A “Home for Sale” sign is displayed on August 30, 2023 in Los Angeles, California.
Mario Tama | Getty Images
After rising steadily since January, housing prices may now be falling again.
The latest reading on home prices shows they reached an all-time high in July, rising 2.3% from the same month last year, according to Black Knight. This is a larger annual gain than the roughly 1% recorded in June, and the year-over-year comparison to August is likely to be larger because prices began falling sharply last August.
But prices declined from month to month, according to Black Knight. While they are still making gains, which they typically do at this time of year, gains have fallen to below their 25-year average. This is after significantly exceeding its historical averages from February to June. It’s a sign that a price slowdown may be underway again.

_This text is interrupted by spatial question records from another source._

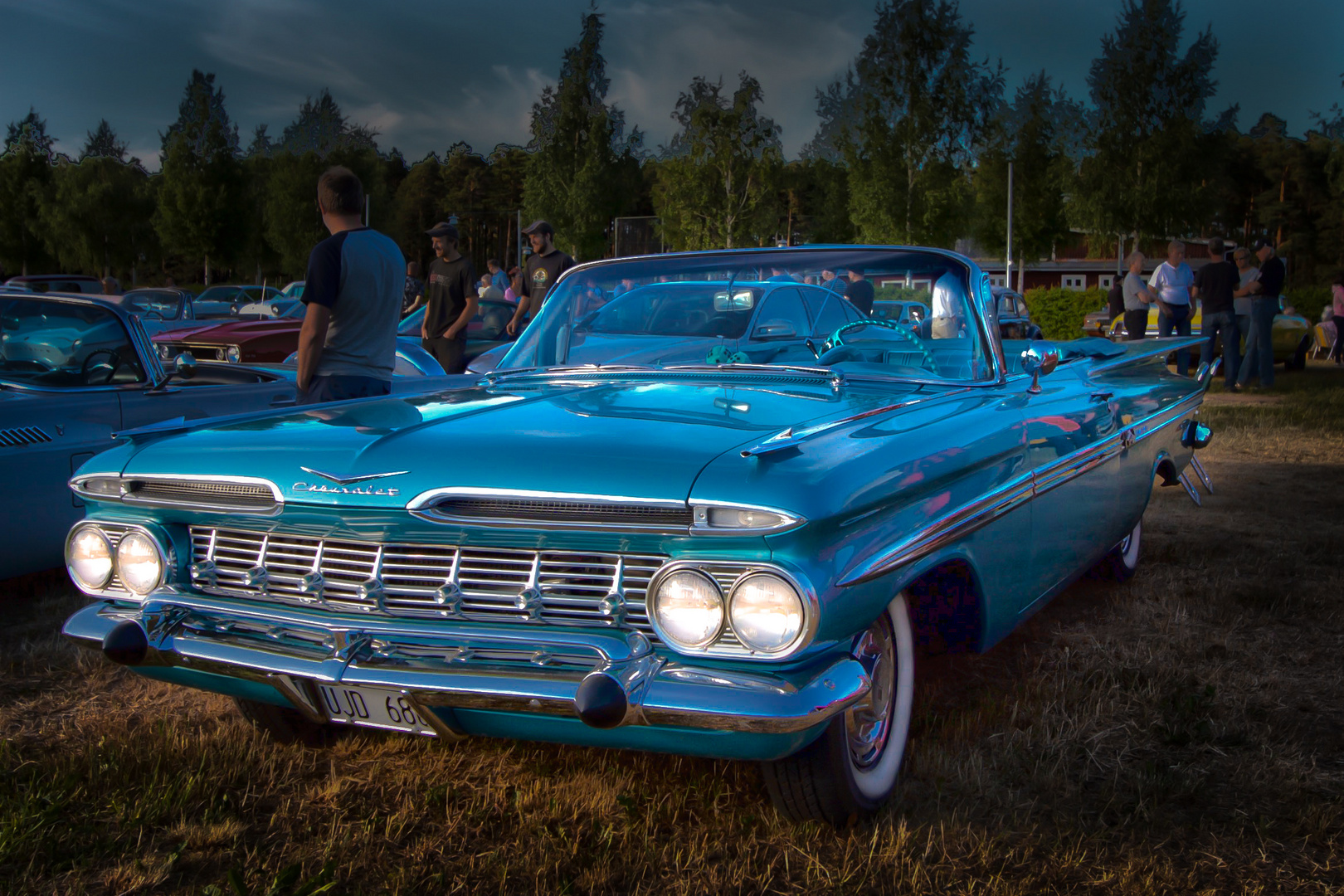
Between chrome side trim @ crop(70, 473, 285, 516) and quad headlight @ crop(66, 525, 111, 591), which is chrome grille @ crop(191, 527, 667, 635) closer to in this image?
chrome side trim @ crop(70, 473, 285, 516)

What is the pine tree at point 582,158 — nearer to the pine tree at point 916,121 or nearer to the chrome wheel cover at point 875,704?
the pine tree at point 916,121

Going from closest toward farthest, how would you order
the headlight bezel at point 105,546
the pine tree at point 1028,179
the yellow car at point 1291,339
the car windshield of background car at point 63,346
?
the headlight bezel at point 105,546 → the car windshield of background car at point 63,346 → the yellow car at point 1291,339 → the pine tree at point 1028,179

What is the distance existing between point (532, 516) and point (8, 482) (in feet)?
9.53

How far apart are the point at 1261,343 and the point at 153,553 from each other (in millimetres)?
13021

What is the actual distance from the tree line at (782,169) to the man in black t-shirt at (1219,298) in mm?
19724

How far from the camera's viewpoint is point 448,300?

“In addition to monthly gains slowing below long-term averages, Black Knight’s interest rate lock and sales transaction data also indicate lower average purchase prices and seasonally adjusted price per square foot among recent sales,” said Andy Walden, vice president of institutional research at Black Knight. Black knight. “All these factors combined underscore the need to focus on seasonally adjusted monthly movements rather than simply relying on the traditional annual house price growth rate.”
Beyond the cooldown: Mortgage rates. They rose sharply last summer and fall, sending prices down. Then prices fell through most of the winter and a bit of the spring, sending home prices rising again. Now interest rates are back above 7% again, hitting 20-year highs in August.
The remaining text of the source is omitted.